=== Section Start ===

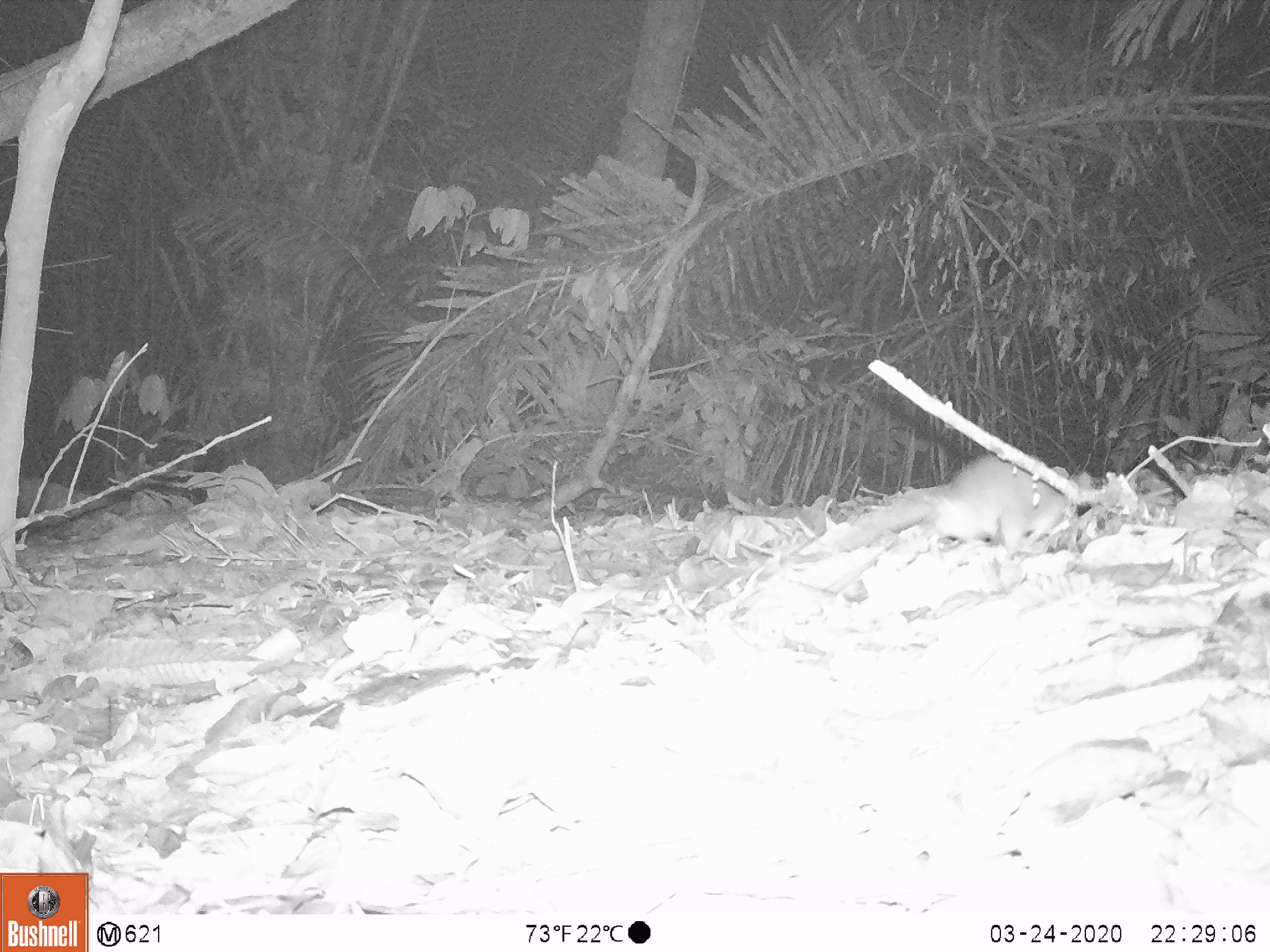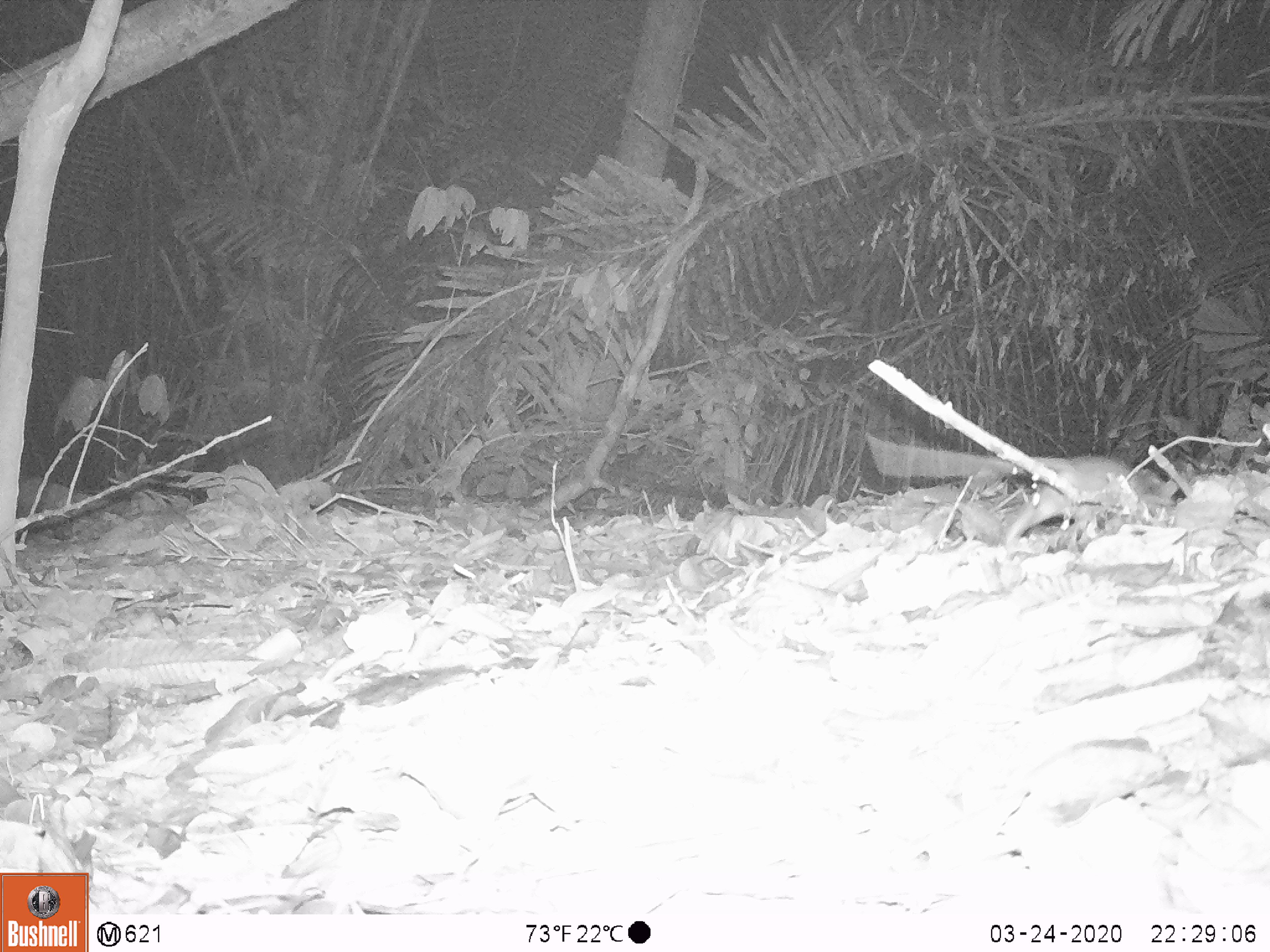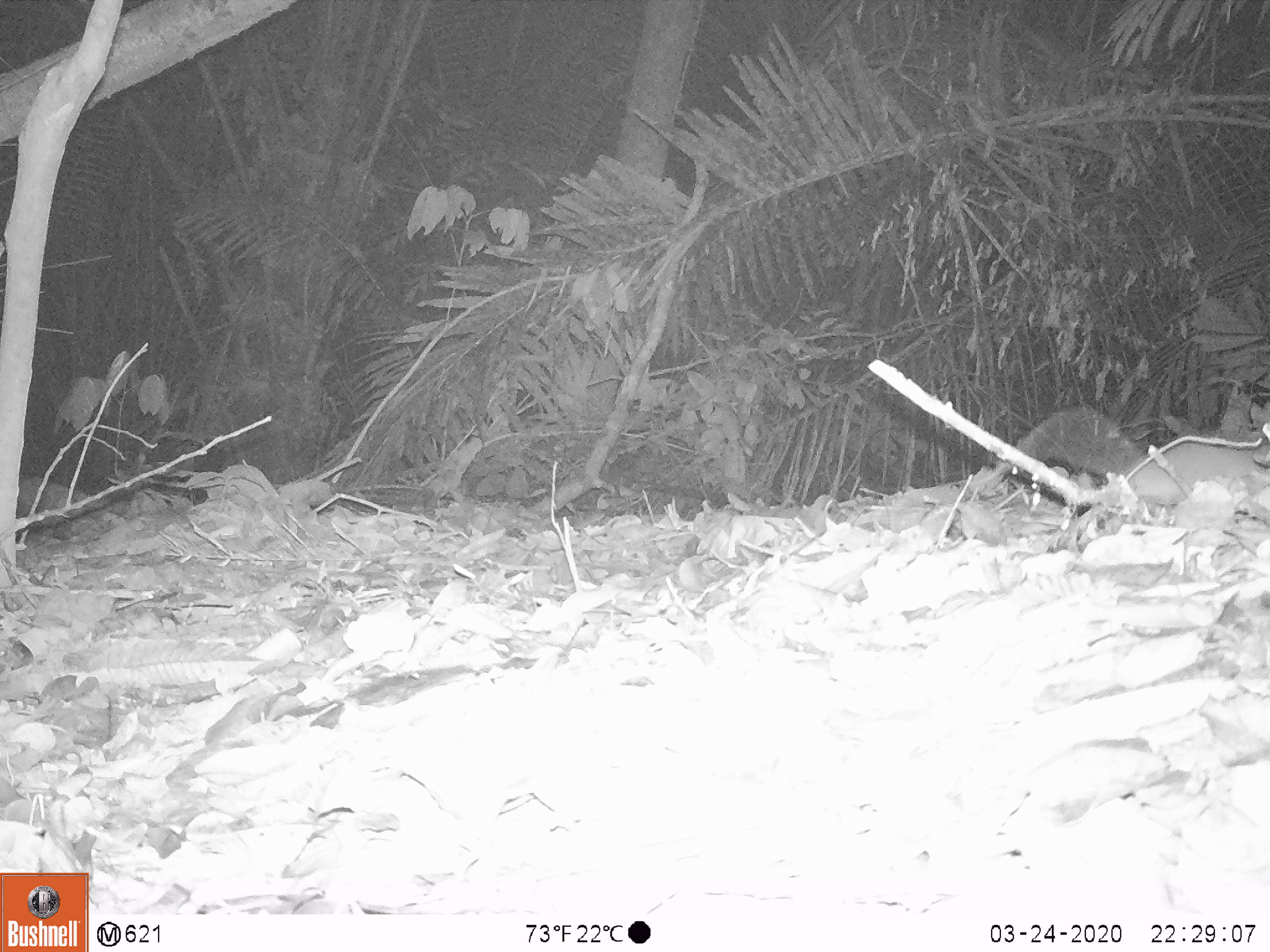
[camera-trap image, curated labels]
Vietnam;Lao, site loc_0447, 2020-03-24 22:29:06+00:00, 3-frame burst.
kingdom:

=== Section End ===

What you will do: The data above must be given again in full and unaltered, minus its images.

Expected answer:
[camera-trap image, curated labels]
Vietnam;Lao, site loc_0447, 2020-03-24 22:29:06+00:00, 3-frame burst.
kingdom:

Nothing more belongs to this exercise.